> **EXERCISE AIM**: Return every one of the records below word for word, leaving out the pictures.

Records of scene-based questions:
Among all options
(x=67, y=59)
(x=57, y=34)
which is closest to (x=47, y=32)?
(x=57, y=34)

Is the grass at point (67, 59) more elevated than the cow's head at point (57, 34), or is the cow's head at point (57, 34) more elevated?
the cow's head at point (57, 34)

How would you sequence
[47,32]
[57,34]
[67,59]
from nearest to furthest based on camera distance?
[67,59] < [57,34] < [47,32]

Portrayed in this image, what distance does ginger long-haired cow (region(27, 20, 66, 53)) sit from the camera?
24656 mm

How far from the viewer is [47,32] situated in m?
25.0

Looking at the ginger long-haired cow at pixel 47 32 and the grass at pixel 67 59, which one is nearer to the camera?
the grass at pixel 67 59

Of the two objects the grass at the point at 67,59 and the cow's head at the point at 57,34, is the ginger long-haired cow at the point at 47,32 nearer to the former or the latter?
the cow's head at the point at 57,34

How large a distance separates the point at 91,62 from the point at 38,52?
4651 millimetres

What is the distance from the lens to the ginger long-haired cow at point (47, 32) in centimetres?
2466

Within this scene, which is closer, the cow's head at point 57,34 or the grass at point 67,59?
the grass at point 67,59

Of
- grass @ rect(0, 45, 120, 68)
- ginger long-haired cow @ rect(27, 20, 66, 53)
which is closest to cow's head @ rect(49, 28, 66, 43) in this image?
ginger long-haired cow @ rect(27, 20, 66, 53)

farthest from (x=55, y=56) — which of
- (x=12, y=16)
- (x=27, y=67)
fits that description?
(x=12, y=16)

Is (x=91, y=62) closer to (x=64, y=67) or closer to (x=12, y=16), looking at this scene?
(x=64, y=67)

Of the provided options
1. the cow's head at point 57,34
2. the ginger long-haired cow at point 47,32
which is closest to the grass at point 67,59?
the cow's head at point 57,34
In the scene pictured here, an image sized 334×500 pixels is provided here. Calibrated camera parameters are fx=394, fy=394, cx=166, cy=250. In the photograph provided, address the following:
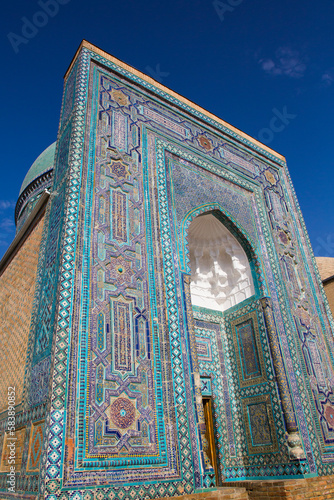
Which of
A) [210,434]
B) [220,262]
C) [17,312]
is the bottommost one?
[210,434]

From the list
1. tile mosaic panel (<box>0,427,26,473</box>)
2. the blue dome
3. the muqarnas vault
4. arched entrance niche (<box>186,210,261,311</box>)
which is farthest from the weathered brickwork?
the blue dome

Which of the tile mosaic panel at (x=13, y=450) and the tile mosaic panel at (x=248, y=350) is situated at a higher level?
the tile mosaic panel at (x=248, y=350)

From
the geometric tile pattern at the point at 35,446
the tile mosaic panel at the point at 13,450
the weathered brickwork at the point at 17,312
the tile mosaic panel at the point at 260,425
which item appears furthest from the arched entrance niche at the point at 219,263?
the geometric tile pattern at the point at 35,446

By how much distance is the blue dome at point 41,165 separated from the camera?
12.5 meters

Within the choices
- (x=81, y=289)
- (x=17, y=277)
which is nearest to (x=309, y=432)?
(x=81, y=289)

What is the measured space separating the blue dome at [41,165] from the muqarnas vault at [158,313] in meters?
5.37

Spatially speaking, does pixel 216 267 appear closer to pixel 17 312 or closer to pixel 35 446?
pixel 17 312

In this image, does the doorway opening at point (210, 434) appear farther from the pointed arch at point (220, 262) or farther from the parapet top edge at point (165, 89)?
the parapet top edge at point (165, 89)

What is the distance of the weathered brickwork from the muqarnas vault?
0.05m

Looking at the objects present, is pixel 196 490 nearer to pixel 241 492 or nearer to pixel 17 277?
pixel 241 492

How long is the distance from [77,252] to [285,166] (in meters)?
6.47

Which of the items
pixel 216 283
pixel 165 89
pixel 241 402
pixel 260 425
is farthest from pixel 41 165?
pixel 260 425

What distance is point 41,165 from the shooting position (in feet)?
42.2

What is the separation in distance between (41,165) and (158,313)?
31.6 ft
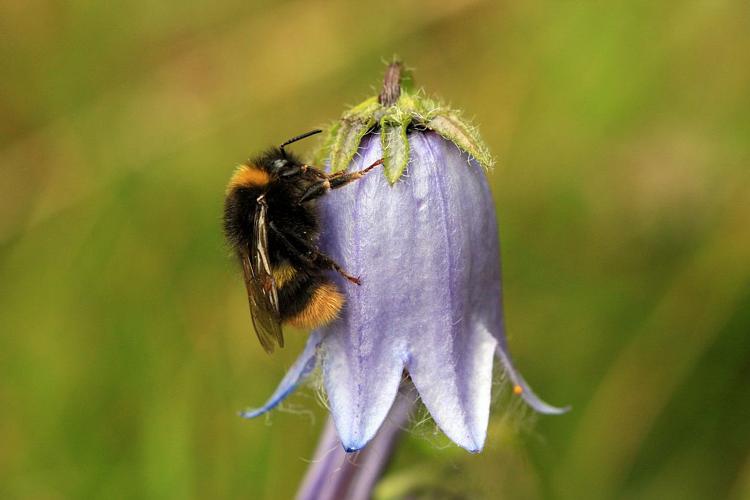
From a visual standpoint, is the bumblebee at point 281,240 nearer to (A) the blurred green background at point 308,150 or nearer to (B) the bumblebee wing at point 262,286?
(B) the bumblebee wing at point 262,286

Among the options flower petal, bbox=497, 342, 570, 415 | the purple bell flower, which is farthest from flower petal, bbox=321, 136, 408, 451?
flower petal, bbox=497, 342, 570, 415

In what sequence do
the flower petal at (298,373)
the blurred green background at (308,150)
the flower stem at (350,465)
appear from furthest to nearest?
the blurred green background at (308,150)
the flower stem at (350,465)
the flower petal at (298,373)

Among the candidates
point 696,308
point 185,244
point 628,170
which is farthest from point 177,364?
point 628,170

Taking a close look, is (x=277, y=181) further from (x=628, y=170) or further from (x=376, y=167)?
(x=628, y=170)

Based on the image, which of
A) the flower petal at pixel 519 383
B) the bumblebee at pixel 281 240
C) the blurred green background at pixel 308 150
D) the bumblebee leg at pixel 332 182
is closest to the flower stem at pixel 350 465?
the blurred green background at pixel 308 150

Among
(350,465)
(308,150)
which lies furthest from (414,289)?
(308,150)

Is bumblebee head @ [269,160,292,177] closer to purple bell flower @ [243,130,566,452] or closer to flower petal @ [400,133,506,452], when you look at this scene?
purple bell flower @ [243,130,566,452]

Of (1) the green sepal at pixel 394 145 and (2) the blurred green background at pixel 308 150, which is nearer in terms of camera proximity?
(1) the green sepal at pixel 394 145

> **COMPLETED EXERCISE**:
Among all options
(x=67, y=59)
(x=57, y=34)
which is closest to (x=47, y=32)?
(x=57, y=34)

Is the grass at point (67, 59) more elevated than the cow's head at point (57, 34), or is the cow's head at point (57, 34) more elevated?
the cow's head at point (57, 34)

How would you sequence
[47,32]
[57,34]
[67,59]
from nearest to furthest based on camera distance?
[67,59] < [57,34] < [47,32]

Portrayed in this image, what distance does ginger long-haired cow (region(27, 20, 66, 53)) sit from the camera?
24656 mm

How far from the viewer is [47,32] situated in m?
25.0

Looking at the ginger long-haired cow at pixel 47 32 and the grass at pixel 67 59, which one is nearer to the camera?
the grass at pixel 67 59

Of the two objects the grass at the point at 67,59 and the cow's head at the point at 57,34, is the ginger long-haired cow at the point at 47,32 nearer to the former or the latter?
the cow's head at the point at 57,34

How large a distance separates the point at 91,62 from the point at 38,52?
4651 millimetres

What is the distance from the lens to the ginger long-haired cow at point (47, 32) in centimetres?
2466

Within this scene, which is closer, the cow's head at point 57,34 or the grass at point 67,59?
the grass at point 67,59

Of
- grass @ rect(0, 45, 120, 68)
- ginger long-haired cow @ rect(27, 20, 66, 53)
which is closest to cow's head @ rect(49, 28, 66, 43) in this image?
ginger long-haired cow @ rect(27, 20, 66, 53)

farthest from (x=55, y=56) — which of
- (x=12, y=16)
- (x=27, y=67)
fits that description?
(x=12, y=16)

Is (x=91, y=62) closer to (x=64, y=67) or closer to (x=12, y=16), looking at this scene?
(x=64, y=67)

Of the provided options
1. the cow's head at point 57,34
2. the ginger long-haired cow at point 47,32
which is closest to the grass at point 67,59?
the cow's head at point 57,34
In the scene pictured here, an image sized 334×500 pixels is provided here. Calibrated camera parameters are fx=394, fy=394, cx=166, cy=250. In the photograph provided, address the following:
Which of
A) [210,434]
B) [220,262]
C) [17,312]
is the bottommost one?
[210,434]

From the list
1. tile mosaic panel (<box>0,427,26,473</box>)
2. the blue dome
3. the muqarnas vault
4. arched entrance niche (<box>186,210,261,311</box>)
which is farthest from the weathered brickwork?
the blue dome

Which of the tile mosaic panel at (x=13, y=450) and the tile mosaic panel at (x=248, y=350) is situated at a higher level?
the tile mosaic panel at (x=248, y=350)

From
the geometric tile pattern at the point at 35,446
the tile mosaic panel at the point at 13,450
the weathered brickwork at the point at 17,312
the tile mosaic panel at the point at 260,425
which item appears furthest from the arched entrance niche at the point at 219,263?
the geometric tile pattern at the point at 35,446

By how much distance is the blue dome at point 41,165 separated from the camera?
12.5 meters

Within the choices
- (x=81, y=289)
- (x=17, y=277)
which is nearest to (x=309, y=432)?
(x=81, y=289)

What is the measured space separating the blue dome at [41,165] from the muqarnas vault at [158,313] in meters?
5.37

Spatially speaking, does pixel 216 267 appear closer to pixel 17 312 or closer to pixel 35 446?
pixel 17 312

In this image, does the doorway opening at point (210, 434) appear farther from the pointed arch at point (220, 262) or farther from the parapet top edge at point (165, 89)?
the parapet top edge at point (165, 89)

What is the distance of the weathered brickwork from the muqarnas vault?
0.05m

Looking at the objects present, is pixel 196 490 nearer to pixel 241 492 or nearer to pixel 17 277?
pixel 241 492

How long is the distance from [77,252] to [285,166] (in meters)?
6.47

Which of the items
pixel 216 283
pixel 165 89
pixel 241 402
pixel 260 425
is farthest from pixel 41 165?
pixel 260 425

What distance is point 41,165 from the shooting position (in feet)?
42.2

What is the separation in distance between (41,165) and (158,313)?
31.6 ft
From a visual standpoint, is the bumblebee at point 281,240 nearer to (A) the blurred green background at point 308,150 or nearer to (B) the bumblebee wing at point 262,286?
(B) the bumblebee wing at point 262,286

Among the options flower petal, bbox=497, 342, 570, 415 | the purple bell flower, which is farthest from flower petal, bbox=321, 136, 408, 451?
flower petal, bbox=497, 342, 570, 415

In what sequence do
the flower petal at (298,373)
the blurred green background at (308,150)
the flower stem at (350,465)
appear from furthest to nearest?
the blurred green background at (308,150)
the flower stem at (350,465)
the flower petal at (298,373)

Among the candidates
point 696,308
point 185,244
point 628,170
which is farthest from point 177,364?
point 628,170

Taking a close look, is (x=277, y=181) further from (x=628, y=170) or further from (x=376, y=167)?
(x=628, y=170)

Based on the image, which of
A) the flower petal at pixel 519 383
B) the bumblebee at pixel 281 240
C) the blurred green background at pixel 308 150
D) the bumblebee leg at pixel 332 182
is closest to the flower stem at pixel 350 465?
the blurred green background at pixel 308 150

Among
(350,465)
(308,150)
which lies furthest from (414,289)?
(308,150)

Is bumblebee head @ [269,160,292,177] closer to purple bell flower @ [243,130,566,452] or closer to flower petal @ [400,133,506,452], when you look at this scene?
purple bell flower @ [243,130,566,452]

Of (1) the green sepal at pixel 394 145 and (2) the blurred green background at pixel 308 150, which is nearer in terms of camera proximity?
(1) the green sepal at pixel 394 145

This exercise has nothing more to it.